Sure. I mean, just staying on the subject of the dragon, having read through a ton of games featuring the Rxc3 sacrifice, it's definitely something I'm primed to look for.
But a lot of the "general plans and ideas" that you need to know are things that apply to all openings: tactics, attacking technique, fighting for the center, etc.
In any event, I was not advocating never reading an open book. I was responding to the OP's question about why he can't just memorize opening moves and play like a GM. I didn't realize the thread was quite so long when I posted, though, so I understand if it perhaps seems like I was responding to something else.
@kindaspongey What is your opinion on the topic? ...
The quotes in post #21 seem to me to be worthy of attention.
... I think many people misunderstand that learning the opening doesn't mean spamming/and memorizing thousands of variation/subvariations.
It means learning opening principles, the resulting middlegames/endgames/pawn structures, tactics, traps, strategies etc. After some time there is nothing wrong with looking at some lines.
I just look at one line and learn the first 3-5 moves and then test it in blitz/bullet. After losing/winning I analyze my mistakes. ...
I get the impression that your thinking is similar to the post #21 quotes.
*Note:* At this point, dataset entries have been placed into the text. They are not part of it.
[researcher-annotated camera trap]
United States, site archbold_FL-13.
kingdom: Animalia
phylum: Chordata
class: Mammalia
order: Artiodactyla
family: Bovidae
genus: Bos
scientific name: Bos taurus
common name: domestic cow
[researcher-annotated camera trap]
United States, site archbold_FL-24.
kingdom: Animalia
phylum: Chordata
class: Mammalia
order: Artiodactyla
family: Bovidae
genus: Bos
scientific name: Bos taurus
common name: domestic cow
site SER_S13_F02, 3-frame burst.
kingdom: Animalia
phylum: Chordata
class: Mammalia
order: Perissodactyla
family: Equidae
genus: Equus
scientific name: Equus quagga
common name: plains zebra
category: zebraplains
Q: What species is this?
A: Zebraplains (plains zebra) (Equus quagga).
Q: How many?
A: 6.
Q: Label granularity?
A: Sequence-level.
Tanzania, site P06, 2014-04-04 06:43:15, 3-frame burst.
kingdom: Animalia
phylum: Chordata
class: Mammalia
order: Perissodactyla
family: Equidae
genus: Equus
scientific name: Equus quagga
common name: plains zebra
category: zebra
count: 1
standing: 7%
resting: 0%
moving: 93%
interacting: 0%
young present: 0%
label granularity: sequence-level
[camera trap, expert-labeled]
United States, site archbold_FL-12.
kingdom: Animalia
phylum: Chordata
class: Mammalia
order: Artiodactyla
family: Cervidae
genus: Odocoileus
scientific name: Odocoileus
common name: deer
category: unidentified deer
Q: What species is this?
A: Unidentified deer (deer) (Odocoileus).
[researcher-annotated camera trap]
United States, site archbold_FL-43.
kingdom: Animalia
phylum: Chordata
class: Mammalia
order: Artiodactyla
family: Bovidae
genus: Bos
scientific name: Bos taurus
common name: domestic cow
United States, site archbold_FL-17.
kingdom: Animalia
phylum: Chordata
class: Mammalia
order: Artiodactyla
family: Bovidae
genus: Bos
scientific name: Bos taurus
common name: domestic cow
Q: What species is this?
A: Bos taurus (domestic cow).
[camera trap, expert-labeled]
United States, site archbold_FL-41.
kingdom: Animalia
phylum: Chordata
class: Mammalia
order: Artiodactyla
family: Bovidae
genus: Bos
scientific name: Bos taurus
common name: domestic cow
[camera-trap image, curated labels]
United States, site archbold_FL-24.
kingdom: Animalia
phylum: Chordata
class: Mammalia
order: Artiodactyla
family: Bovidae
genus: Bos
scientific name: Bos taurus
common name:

"... Overall, I would advise most players to stick to a fairly limited range of openings, and not to worry about learning too much by heart. ..." - FM Steve Giddins (2008)"... the average player only needs to know a limited amount about the openings he plays. Providing he understands the main aims of the opening, a few typical plans and a handful of basic variations, that is enough. ..." - FM Steve Giddins (2008)
thx for your reply! Yeah you nailed it. The truth always lies somewhere in the middle.
... I think this discussion is divided into 2 big camps who are both wrong.
What do you think?
My impression is that most participants have approximately the same view as the post #21 quotes.
My impression is that some participants haven't read the early pages.
Why should we?
If u like to study the opening, do that. The studying is 100 times better than doing nothing.
Good job, good job
Black openings matter. White openings... not so much.